= WHAT IS EXPECTED =
Revise the items below by replacing "camouflage uniform" with "combat uniform" wherever it appears, leaving all other text unchanged. Omit the pictures from your answer.

[Lines of data]
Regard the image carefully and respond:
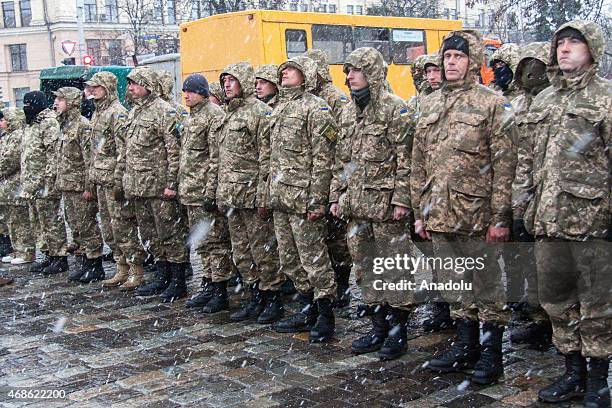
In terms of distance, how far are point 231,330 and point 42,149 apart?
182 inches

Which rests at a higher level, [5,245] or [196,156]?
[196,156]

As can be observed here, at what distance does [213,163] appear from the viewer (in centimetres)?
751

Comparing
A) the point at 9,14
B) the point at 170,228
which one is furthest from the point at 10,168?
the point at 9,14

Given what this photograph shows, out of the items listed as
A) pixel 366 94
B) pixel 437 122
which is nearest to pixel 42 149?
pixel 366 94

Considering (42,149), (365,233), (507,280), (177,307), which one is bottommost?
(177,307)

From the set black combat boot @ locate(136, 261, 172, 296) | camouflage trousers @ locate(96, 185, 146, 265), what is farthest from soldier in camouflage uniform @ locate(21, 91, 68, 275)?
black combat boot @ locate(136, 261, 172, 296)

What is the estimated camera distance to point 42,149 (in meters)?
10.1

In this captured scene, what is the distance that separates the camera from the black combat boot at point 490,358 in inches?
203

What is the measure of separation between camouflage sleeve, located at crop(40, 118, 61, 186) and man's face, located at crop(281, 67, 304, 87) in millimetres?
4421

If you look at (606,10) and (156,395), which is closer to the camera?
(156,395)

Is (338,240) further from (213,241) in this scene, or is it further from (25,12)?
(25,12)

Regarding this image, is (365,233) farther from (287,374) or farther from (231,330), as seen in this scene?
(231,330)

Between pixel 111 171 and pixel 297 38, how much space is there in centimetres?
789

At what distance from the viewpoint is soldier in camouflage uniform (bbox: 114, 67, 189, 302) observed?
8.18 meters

= EXERCISE RESPONSE =
Regard the image carefully and respond:
In terms of distance, how far are point 231,330 and point 42,149 apart?
182 inches

Which rests at a higher level, [5,245] or [196,156]?
[196,156]

As can be observed here, at what distance does [213,163] appear from the viewer (in centimetres)?
751

Comparing
A) the point at 9,14
B) the point at 170,228
which one is furthest from the point at 10,168?
the point at 9,14

Given what this photograph shows, out of the items listed as
A) pixel 366 94
B) pixel 437 122
which is nearest to pixel 42 149?
pixel 366 94

Considering (42,149), (365,233), (507,280), (177,307), which one is bottommost?
(177,307)

From the set black combat boot @ locate(136, 261, 172, 296) | camouflage trousers @ locate(96, 185, 146, 265), what is farthest from soldier in combat uniform @ locate(21, 91, 68, 275)?
black combat boot @ locate(136, 261, 172, 296)

What is the estimated camera distance to point 42,149 (in meters)?
10.1

In this captured scene, what is the distance that separates the camera from the black combat boot at point 490,358 in inches?
203

What is the measure of separation between camouflage sleeve, located at crop(40, 118, 61, 186) and man's face, located at crop(281, 67, 304, 87) in millimetres?
4421

If you look at (606,10) and (156,395), which is closer to the camera?
(156,395)

Is (338,240) further from (213,241) in this scene, or is it further from (25,12)?
(25,12)

Regarding this image, is (365,233) farther from (287,374) or farther from (231,330), as seen in this scene?
(231,330)

Between pixel 111 171 and pixel 297 38, how much space is there in centimetres?
789

At what distance from the viewpoint is soldier in combat uniform (bbox: 114, 67, 189, 302) observed?
8.18 meters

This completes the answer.